Text to read =>
A private chat with Karl Lagerfeld at the accessorisation session

What was the idea for this collection and how important is cruise?

KL: I like the idea of colonialism but not its actuality. The long lean lines of the skirt [Lagerfeld points to a white number, look 42, with a generous cut-out in the front], the modern opening—not a slit—but an opening in the front makes it very elegant. Cruise is not an in-between season collection. It is actually a very important collection. In Chanel, I design six collections a year and every two months we have a new collection, so that helps to keep the stores fresh, to have new offerings in the windows and displays, and new merchandise for customers.

What have you seen and liked in Singapore?

KL: I love the Raffles Hotel and the Botanic Gardens when I drove past it yesterday. They are all very beautiful but I haven’t seen much of Singapore. There are also some very ugly buildings here.

What’s the major difference between designing for women today and thirty years ago?

KL: I never look back. It’s about the now and the present. I always look forward and never back. The whole attitude and behaviour of women has changed so much. It’s a different world now. The women in Asia today all have this petite frame and body and are all so thin. So, this cruise collection today will work very well for their body.

What did you want to introduce with cruise?

KL: I didn’t want to use much colour. Mostly just black and white, blue and cream because the last collection [Paris-Edimbourg] had a lot of colour and I wanted something fresh and calm. Also, in that period there wasn’t a lot of colour.

Why did you pick Keira Knightley to front your movie Once upon a time?

KL: I thought Keira Knightley looks so much like Coco Chanel—she has the same features and dark hair. And she is a much better actress. I didn’t think Anna Mouglalis played her well in that movie on Chanel and Audrey Tatou, oh well, she was a disaster!

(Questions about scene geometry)
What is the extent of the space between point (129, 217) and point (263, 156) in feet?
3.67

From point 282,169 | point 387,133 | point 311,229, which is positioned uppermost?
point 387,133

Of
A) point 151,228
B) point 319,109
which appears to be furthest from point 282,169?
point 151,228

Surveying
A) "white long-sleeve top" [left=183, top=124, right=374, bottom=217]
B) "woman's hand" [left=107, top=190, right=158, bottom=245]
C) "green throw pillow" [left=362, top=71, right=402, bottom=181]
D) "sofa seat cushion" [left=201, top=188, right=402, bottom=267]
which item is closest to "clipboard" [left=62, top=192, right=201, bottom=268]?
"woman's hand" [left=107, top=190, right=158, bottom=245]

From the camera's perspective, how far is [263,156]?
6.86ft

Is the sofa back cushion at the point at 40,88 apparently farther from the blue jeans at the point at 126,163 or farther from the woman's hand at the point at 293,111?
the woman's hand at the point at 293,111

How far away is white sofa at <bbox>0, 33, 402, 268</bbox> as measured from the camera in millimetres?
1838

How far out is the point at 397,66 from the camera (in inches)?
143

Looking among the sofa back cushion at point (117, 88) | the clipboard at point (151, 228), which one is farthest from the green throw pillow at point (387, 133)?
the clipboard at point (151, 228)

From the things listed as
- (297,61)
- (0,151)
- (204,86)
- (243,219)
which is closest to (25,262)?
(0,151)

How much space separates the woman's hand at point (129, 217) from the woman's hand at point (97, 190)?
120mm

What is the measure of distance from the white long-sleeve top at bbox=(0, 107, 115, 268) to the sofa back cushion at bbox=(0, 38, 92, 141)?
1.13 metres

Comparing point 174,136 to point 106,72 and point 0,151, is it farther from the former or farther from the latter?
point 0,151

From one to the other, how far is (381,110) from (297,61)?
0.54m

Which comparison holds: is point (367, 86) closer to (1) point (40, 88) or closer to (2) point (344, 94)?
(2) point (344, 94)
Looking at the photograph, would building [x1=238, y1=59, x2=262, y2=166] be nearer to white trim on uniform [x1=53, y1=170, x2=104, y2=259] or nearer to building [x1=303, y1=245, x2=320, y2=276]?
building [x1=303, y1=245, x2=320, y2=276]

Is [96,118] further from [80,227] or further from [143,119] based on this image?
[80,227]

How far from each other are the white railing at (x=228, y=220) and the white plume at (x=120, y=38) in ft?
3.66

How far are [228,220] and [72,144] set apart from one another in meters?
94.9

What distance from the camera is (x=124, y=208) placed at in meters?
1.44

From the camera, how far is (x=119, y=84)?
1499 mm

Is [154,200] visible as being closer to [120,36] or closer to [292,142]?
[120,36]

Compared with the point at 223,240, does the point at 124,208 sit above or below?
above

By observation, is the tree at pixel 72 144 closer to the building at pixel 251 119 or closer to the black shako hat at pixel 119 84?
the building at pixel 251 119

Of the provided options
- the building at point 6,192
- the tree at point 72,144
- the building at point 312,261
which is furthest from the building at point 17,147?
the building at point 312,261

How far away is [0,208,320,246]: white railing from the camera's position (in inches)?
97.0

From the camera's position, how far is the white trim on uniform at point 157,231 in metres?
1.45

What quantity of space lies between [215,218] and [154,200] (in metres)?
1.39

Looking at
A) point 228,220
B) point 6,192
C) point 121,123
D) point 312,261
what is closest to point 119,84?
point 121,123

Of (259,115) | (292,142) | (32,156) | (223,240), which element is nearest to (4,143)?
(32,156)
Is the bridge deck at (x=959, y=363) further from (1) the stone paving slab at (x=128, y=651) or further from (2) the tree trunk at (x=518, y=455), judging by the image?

Exercise =>
Revise the Lagerfeld interview from "KL: I love the" up to and including "lot of colour.", putting "light and quiet" in place of "fresh and calm".

Response below =>
KL: I love the Raffles Hotel and the Botanic Gardens when I drove past it yesterday. They are all very beautiful but I haven’t seen much of Singapore. There are also some very ugly buildings here.

What’s the major difference between designing for women today and thirty years ago?

KL: I never look back. It’s about the now and the present. I always look forward and never back. The whole attitude and behaviour of women has changed so much. It’s a different world now. The women in Asia today all have this petite frame and body and are all so thin. So, this cruise collection today will work very well for their body.

What did you want to introduce with cruise?

KL: I didn’t want to use much colour. Mostly just black and white, blue and cream because the last collection [Paris-Edimbourg] had a lot of colour and I wanted something light and quiet. Also, in that period there wasn’t a lot of colour.